On July 1 the world of restaurant franchising will change in a big way. That’s the day the Federal Trade Commission will begin enforcing a rule change that governs the amount of detail franchisors must disclose in their uniform franchise offering circulars, or UFOCs. In a nutshell, franchisors will have to provide more information about their most sensitive business operations, legal matters, future prospects and present operations in a more prominent way, with some of it required to appear on the front page of the UFOC. But Michael Einbinder, a lawyer who represents both franchisees and franchisors for Einbinder & Dunn in New York, says the FTC’s Disclosure Rule is a mixed bag of good and bad for both sides of the table.
Is there a conflict of interest when a law firm represents franchisees and franchisors?
Not at all. In fact, I think when I’m representing a franchisor, my experience with franchisees gives me a unique perspective and vice versa. It really pays off when we help franchisors draft their legal documents.
If there is a contract two parties have signed, why is there so much friction between franchisees and franchisors?
No relationship is without its conflicts. That goes double, at least, for business relationships, but of the disputes between franchisees and their franchisors, many arise at the outset of the relationship. These typically involve allegedly noncompliant, improper or inaccurate disclosure.
Will this new FTC rule fix anything?
Well, it’s not a bad thing for the franchisor, but it’s a good thing for the franchisee. It’s not going to complicate anything, but it could be expensive for some chains to re-write their UFOCs and make them compliant.
Why this new rule change anyway?
The world of franchising has changed a lot in the last 30 years, and as an industry it has grown phenomenally, and regulators came to believe that there needed to be significant changes in the amount of disclosure to make it more helpful for potential franchises to know what they are buying.

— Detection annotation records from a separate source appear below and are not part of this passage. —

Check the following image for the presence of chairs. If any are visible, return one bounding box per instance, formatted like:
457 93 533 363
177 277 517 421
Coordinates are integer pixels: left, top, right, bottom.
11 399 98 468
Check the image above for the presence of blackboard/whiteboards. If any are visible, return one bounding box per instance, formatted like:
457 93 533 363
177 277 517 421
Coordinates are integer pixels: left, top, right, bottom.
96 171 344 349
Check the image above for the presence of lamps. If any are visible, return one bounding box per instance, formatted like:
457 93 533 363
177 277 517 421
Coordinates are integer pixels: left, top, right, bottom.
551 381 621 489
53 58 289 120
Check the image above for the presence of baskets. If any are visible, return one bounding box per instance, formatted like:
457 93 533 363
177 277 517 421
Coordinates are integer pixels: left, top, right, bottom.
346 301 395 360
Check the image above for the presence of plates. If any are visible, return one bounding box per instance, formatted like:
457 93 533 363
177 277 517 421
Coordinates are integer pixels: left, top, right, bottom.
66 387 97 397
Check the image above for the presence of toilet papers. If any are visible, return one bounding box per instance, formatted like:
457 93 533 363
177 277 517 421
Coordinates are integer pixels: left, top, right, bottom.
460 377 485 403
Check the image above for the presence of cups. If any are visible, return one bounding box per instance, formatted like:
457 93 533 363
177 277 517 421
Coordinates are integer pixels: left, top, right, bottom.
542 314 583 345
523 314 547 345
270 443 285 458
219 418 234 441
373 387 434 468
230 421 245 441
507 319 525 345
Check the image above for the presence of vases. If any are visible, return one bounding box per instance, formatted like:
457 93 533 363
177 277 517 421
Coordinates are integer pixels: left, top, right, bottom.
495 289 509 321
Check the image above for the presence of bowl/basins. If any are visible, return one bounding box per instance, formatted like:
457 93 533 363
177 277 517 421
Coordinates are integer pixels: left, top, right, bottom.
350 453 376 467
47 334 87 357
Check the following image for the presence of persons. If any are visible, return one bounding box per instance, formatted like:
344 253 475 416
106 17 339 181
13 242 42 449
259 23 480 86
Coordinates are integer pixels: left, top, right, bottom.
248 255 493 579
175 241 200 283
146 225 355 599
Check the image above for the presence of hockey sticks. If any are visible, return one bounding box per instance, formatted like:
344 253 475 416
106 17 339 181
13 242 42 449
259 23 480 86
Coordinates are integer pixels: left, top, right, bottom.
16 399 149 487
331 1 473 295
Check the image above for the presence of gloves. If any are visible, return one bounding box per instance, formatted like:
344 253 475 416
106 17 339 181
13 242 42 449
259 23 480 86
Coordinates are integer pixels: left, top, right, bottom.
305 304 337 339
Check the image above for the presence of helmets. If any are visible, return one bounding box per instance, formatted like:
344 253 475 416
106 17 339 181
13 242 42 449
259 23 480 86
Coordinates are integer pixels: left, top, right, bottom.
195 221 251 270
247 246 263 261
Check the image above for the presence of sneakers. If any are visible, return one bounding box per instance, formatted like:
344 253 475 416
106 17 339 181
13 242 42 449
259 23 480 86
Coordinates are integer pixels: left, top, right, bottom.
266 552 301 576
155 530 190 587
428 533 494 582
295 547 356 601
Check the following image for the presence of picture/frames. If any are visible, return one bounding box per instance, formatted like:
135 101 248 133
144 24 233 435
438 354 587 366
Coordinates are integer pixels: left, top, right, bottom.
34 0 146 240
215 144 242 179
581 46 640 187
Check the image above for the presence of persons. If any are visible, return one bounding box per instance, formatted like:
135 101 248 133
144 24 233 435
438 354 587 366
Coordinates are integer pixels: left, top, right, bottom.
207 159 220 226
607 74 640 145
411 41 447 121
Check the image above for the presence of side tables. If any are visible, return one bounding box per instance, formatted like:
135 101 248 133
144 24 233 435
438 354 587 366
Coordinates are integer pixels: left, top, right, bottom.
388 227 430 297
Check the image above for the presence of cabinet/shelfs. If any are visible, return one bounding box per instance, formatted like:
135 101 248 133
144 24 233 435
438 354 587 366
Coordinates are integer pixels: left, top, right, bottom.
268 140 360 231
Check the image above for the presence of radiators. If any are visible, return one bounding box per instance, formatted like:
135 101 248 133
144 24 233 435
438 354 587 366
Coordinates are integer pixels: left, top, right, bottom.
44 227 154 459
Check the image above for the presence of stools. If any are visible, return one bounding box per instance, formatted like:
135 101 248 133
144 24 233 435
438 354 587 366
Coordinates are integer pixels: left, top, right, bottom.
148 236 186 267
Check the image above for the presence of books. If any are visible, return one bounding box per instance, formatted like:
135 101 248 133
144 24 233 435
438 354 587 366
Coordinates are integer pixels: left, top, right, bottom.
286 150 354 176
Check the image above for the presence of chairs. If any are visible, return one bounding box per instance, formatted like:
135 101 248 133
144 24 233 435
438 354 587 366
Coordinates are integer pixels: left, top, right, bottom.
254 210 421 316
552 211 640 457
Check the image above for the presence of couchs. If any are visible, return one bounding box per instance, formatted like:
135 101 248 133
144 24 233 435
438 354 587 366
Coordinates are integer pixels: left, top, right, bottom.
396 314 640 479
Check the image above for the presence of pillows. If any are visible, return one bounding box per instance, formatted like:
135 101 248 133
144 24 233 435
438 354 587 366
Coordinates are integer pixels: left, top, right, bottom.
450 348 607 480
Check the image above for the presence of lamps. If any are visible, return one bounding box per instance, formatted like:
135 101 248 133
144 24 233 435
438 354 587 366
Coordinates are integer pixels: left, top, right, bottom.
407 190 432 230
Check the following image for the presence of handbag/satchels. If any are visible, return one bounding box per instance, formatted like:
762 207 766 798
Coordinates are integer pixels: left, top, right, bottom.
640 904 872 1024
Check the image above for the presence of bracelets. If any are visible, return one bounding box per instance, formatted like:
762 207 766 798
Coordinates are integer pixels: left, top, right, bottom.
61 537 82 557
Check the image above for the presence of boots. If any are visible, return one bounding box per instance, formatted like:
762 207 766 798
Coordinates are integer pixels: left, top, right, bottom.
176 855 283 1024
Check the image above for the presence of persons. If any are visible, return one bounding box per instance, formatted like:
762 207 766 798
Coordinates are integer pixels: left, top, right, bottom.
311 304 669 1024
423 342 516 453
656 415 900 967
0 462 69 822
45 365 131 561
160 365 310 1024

Without using the word, I see the FTC really wants franchisors to be more open about encroachment.
They want franchisors to make it clearer. Do you offer exclusive territories? Do you intend to sell ice cream in the supermarket across the street from a franchisee? Can other franchisees move down the block? Make a clear statement, if that’s the case.
There’s also more disclosure required about lawsuits between the franchisor and the franchisees.
Yes. That’s a good thing for the franchisee. A lot of lawsuits in the system can be a sign that the concept is not working. If franchisees are failing or not paying royalties and there’s a ton of litigation, it says something about the business. Lawsuits did not have to be disclosed before. You as a prospective franchisee didn’t know about other litigation until the franchisor went to court.